• [AUFGABE A]
Wie viele Sozialwohnungen sollen laut dem folgenden Text über die Parkstadt Karlshorst auch ohne Anrechnung von Staffelgeschossen entstehen?

• [GEGEBENER TEXT]
----

Es geht darum, ob bei Bauvorhaben Staffelgeschosse für Sozialwohnungen angerechnet werden sollen. Das würde bedeuten, dass mehr Sozialwohnungen entstehen würden. Seit 2017 sollen in Berlin Bauvorhaben mit 30 Prozent mietpreisgebundenen Wohnungen entstehen, so die Vorschrift von Bausenatorin Katrin Lompscher (Linke). Der Antrag in Lichtenberg fordert, Staffelgeschosse ab sofort immer anzurechnen - bei dem Bauvorhaben Parkstadt Karlshorst soll allerdings eine Ausnahme gemacht werden.
Nachdem der Antrag nun abgelehnt wurde, muss der Bezirk neu mit dem Projektentwickler Bonava verhandeln. Dieser jedoch pocht auf rechtskräftige Verträge ohne Anrechnung von Staffelgeschossen. Auch ohne diese sollen in Karlshorst 252 Sozialwohnungen entstehen, eine Kita, eine dreizügige Grundschule für über 400 Kinder und über tausend Quadratmeter Grünfläche. Insgesamt, so sagt die Bonava, sollen 1008 Wohnungen für 2016 Menschen entstehen, davon 470 Mietwohnungen und 538 Eigentumswohnungen. Die Bauarbeiten sollten eigentlich nächstes Jahr beginnen, die Bonava wartet auf die Baugenehmigung. Nun wird sich alles weiter verzögern.

----

• [EXTRAHIERTE INFORMATIONEN]

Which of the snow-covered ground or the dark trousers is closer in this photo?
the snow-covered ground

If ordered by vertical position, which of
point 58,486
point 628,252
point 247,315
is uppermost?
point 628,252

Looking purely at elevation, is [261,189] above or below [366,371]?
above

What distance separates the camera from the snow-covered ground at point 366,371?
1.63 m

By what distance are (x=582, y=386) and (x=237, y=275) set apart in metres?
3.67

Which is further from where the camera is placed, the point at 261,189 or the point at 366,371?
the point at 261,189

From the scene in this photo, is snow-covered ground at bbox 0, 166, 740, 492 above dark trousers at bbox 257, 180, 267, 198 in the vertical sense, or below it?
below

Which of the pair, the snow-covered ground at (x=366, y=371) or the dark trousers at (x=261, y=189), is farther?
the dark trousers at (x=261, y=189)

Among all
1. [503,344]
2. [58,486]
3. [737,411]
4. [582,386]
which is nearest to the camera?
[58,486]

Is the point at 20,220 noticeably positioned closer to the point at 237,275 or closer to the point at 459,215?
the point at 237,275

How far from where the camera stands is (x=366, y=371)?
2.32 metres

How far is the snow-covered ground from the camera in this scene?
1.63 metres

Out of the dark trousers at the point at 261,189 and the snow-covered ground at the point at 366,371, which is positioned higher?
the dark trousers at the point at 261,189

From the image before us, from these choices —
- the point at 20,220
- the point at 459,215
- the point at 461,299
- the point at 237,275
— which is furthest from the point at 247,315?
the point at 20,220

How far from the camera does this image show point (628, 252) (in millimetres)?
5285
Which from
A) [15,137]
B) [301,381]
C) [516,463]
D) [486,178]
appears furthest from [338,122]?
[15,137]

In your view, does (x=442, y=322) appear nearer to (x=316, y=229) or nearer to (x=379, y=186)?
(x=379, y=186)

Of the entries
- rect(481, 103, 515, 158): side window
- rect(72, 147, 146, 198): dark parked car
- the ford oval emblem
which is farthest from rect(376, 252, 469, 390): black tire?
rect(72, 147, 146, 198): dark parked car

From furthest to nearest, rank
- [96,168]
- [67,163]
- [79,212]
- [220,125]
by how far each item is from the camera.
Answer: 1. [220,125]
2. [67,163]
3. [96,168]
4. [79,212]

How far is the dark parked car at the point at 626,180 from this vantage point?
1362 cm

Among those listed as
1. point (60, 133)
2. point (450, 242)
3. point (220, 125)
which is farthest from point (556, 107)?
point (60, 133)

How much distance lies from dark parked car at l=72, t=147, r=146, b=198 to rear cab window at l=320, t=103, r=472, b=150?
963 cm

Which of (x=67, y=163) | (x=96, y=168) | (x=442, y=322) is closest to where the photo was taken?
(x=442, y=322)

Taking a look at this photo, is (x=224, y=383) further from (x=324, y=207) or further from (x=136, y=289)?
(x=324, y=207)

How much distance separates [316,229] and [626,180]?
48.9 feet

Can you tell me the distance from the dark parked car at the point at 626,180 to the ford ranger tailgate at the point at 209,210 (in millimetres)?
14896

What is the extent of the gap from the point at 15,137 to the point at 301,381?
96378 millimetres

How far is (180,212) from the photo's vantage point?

----

• [AUFGABE B]
Sammle aus den Datenzeilen oben jede Zeile, in der die Zeichenfolge „separates“ vorkommt.

• [ERWARTETE AUSGABE A]
252 Sozialwohnungen

• [ERWARTETE AUSGABE B]
What distance separates the camera from the snow-covered ground at point 366,371?
How much distance separates [316,229] and [626,180]?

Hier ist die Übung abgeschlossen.